Quick question, just been looking for an 18g basket for standard Fracino PF. Unless I'm looking in the wrong place the biggest I could find was 16g. Is there one available (for the original PF) ?


----------



## igm45 (Mar 5, 2017)

tAClue said:


> Quick question, just been looking for an 18g basket for standard Fracino PF. Unless I'm looking in the wrong place the biggest I could find was 16g. Is there one available (for the original PF) ?


Is it a 58mm pf?

If so check out VST or IMS baskets they will fit.


----------



## Jon (Dec 3, 2010)

tAClue said:


> Quick question, just been looking for an 18g basket for standard Fracino PF. Unless I'm looking in the wrong place the biggest I could find was 16g. Is there one available (for the original PF) ?


Yep as above VST/IMS should fit a standard Fracino PF. Do you want a 18g specifically? The standard Fracino one will probably dose even higher, right?


----------



## tAClue (Jul 6, 2017)

igm45 said:


> Is it a 58mm pf?
> 
> If so check out VST or IMS baskets they will fit.


The baskets I am using are a shade over 58mm ID


----------



## tAClue (Jul 6, 2017)

Jon said:


> Yep as above VST/IMS should fit a standard Fracino PF. Do you want a 18g specifically? The standard Fracino one will probably dose even higher, right?
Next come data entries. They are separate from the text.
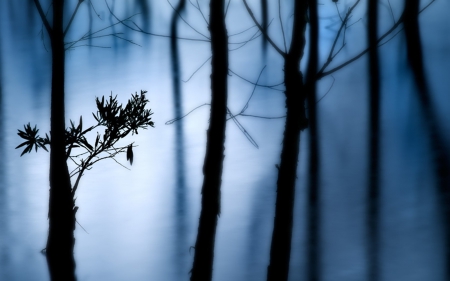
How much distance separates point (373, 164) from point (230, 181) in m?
1.64

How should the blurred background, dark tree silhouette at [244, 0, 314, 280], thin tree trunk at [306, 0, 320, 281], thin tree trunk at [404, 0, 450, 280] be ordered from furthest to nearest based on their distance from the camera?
thin tree trunk at [404, 0, 450, 280], the blurred background, thin tree trunk at [306, 0, 320, 281], dark tree silhouette at [244, 0, 314, 280]

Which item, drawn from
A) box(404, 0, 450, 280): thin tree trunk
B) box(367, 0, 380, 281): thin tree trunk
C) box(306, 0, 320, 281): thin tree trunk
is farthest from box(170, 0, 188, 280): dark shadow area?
box(404, 0, 450, 280): thin tree trunk

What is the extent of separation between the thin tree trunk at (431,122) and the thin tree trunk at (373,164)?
20.7 inches

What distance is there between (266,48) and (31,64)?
5190mm

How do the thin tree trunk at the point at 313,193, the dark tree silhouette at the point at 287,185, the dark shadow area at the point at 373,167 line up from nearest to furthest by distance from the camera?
1. the dark tree silhouette at the point at 287,185
2. the thin tree trunk at the point at 313,193
3. the dark shadow area at the point at 373,167

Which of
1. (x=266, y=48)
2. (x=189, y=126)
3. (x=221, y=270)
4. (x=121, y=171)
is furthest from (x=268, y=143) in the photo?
(x=266, y=48)

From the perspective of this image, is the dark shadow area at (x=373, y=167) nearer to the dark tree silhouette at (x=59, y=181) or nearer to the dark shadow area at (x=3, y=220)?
the dark tree silhouette at (x=59, y=181)

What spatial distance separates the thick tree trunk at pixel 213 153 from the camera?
3.13 meters

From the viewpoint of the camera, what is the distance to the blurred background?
470 cm

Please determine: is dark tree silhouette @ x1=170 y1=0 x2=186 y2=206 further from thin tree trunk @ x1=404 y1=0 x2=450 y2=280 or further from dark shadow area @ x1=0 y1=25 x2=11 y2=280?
thin tree trunk @ x1=404 y1=0 x2=450 y2=280

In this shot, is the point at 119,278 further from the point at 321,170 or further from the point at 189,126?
the point at 189,126

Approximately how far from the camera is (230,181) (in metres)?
6.48

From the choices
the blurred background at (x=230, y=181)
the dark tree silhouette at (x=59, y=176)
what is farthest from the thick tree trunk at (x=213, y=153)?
the dark tree silhouette at (x=59, y=176)

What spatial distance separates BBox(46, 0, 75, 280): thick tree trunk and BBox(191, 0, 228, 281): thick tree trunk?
1561mm
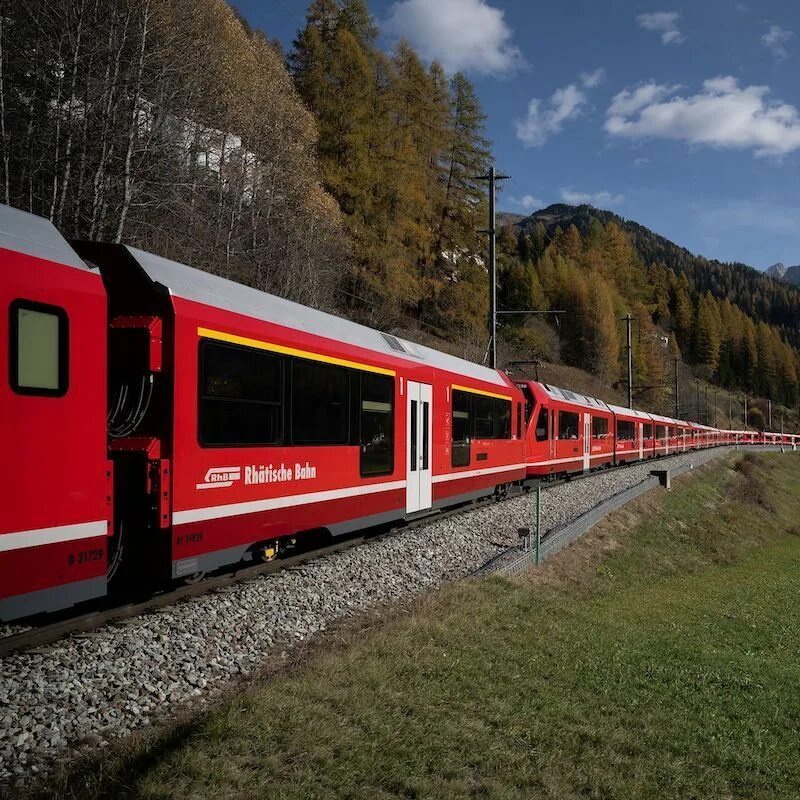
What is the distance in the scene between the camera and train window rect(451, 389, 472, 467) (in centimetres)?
1402

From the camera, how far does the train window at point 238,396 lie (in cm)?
700

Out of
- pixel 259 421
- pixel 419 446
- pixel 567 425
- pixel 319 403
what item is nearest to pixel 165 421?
pixel 259 421

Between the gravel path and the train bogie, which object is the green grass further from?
the train bogie

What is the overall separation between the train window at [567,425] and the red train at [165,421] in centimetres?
1256

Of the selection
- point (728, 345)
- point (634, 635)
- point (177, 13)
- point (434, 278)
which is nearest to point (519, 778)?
point (634, 635)

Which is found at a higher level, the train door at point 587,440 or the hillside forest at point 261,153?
the hillside forest at point 261,153

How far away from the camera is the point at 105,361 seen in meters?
5.95

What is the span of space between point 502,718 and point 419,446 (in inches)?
281

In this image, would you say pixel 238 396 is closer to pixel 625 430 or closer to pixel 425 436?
pixel 425 436

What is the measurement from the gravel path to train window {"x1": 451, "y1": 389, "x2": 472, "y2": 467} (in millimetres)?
3533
I dont know what baskets I am using to be honest but the biggest I have (not including the triple that only fits my naked) will only just accommodate 16g at a push.


----------



## igm45 (Mar 5, 2017)

tAClue said:


> I dont know what baskets I am using to be honest but the biggest I have (not including the triple that only fits my naked) will only just accommodate 16g at a push.


The VST basket will fit.

Out of interest, what roast level are the beans?

Could you provide a photo of what you mean of the 16g fitting 'at a push'


----------



## tAClue (Jul 6, 2017)

igm45 said:


> The VST basket will fit.
> 
> Out of interest, what roast level are the beans?
> 
> Could you provide a photo of what you mean of the 16g fitting 'at a push'


Sorry but what is 'roast level'? I am currently using New Latin beans from Brown Bear. I think the bag had the number 5 on it, would that be it?
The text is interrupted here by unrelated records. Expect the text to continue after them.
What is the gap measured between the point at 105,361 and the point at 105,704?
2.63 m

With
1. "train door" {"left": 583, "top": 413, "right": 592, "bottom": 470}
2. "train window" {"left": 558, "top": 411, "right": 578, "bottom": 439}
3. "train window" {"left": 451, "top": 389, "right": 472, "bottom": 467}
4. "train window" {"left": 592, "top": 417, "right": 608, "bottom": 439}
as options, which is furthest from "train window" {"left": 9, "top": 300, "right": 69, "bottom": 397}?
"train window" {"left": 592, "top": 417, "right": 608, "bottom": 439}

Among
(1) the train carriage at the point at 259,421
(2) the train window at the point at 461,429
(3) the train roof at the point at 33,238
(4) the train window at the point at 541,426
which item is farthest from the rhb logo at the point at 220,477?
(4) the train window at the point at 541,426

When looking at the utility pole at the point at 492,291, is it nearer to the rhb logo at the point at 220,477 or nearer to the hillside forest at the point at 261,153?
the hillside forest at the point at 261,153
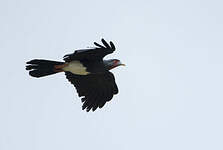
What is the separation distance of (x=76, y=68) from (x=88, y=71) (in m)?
0.33

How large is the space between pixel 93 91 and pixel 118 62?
1.22 m

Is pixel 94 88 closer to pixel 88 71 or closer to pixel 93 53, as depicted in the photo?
pixel 88 71

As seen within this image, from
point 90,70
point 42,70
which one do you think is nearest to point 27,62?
point 42,70

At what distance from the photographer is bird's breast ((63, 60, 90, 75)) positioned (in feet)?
53.3

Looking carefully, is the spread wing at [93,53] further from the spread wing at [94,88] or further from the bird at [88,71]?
the spread wing at [94,88]

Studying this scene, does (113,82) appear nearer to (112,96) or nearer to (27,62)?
(112,96)

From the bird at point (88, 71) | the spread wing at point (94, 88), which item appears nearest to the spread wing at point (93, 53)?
the bird at point (88, 71)

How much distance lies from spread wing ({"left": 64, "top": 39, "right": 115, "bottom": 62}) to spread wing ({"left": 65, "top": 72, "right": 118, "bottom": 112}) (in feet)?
3.78

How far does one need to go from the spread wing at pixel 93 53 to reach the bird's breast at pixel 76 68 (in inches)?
8.8

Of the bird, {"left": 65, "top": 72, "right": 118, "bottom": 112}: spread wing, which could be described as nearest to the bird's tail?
the bird

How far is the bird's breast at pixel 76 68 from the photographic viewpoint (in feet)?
53.3

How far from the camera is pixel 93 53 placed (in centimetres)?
1582

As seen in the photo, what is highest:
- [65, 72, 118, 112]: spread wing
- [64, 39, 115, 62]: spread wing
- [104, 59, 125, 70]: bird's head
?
[64, 39, 115, 62]: spread wing

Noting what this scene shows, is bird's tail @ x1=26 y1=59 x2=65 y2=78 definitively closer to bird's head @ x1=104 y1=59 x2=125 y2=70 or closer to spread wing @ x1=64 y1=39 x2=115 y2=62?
spread wing @ x1=64 y1=39 x2=115 y2=62
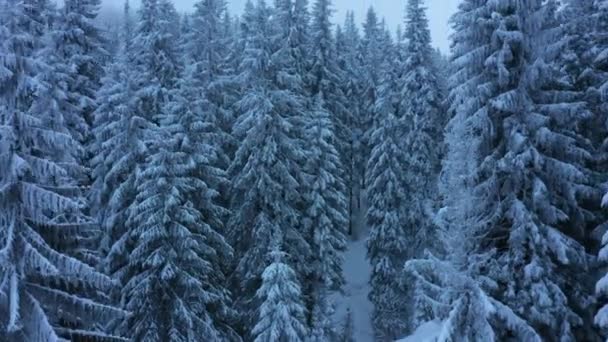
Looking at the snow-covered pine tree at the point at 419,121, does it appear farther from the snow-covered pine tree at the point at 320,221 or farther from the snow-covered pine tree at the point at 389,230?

Can't do photo atm, but what I mean is that I can't get any more than 16g in the basket and fix the PF to the group head, after tamping hard. So hard in fact that the flow is slowed a lot.


----------



## Ecopod (Apr 14, 2016)

Think original question has been answered but just in case it helps.

I've just started using ridged 18g VST baskets in my Fracino portafilter handles. Fit perfectly. I definitely could not get more than 15.8g into the standard Fracino double without the puck hitting the screen (Contempo Dual Fuel) leaving very little room for the water and variable results. As per one of my other posts now turning 18g of dose into 36g of yield very consistently, best change I've made to date.


----------



## Ed Rose CnB (Dec 1, 2020)

Hi @Ecopod

Reviving an old thread, would you be happy to confirm that the 18g VST ridged baskets have proved a good investment for you to dose higher on the Fracino pf? Like you, I'm using a Dual Fuel Contempo auto, I am trying to dose higher than the 14g (18g recipe, 36g out) and cannot get any reliable answers anywhere online (or from fraction, even purchasing their 21g baskets did not fit into the standard pf).

Thank you @Ecopod


----------



## NewboyUK (Jul 14, 2018)

Standard baskets will fit 18g in easy. Thats if you have the standard ones


----------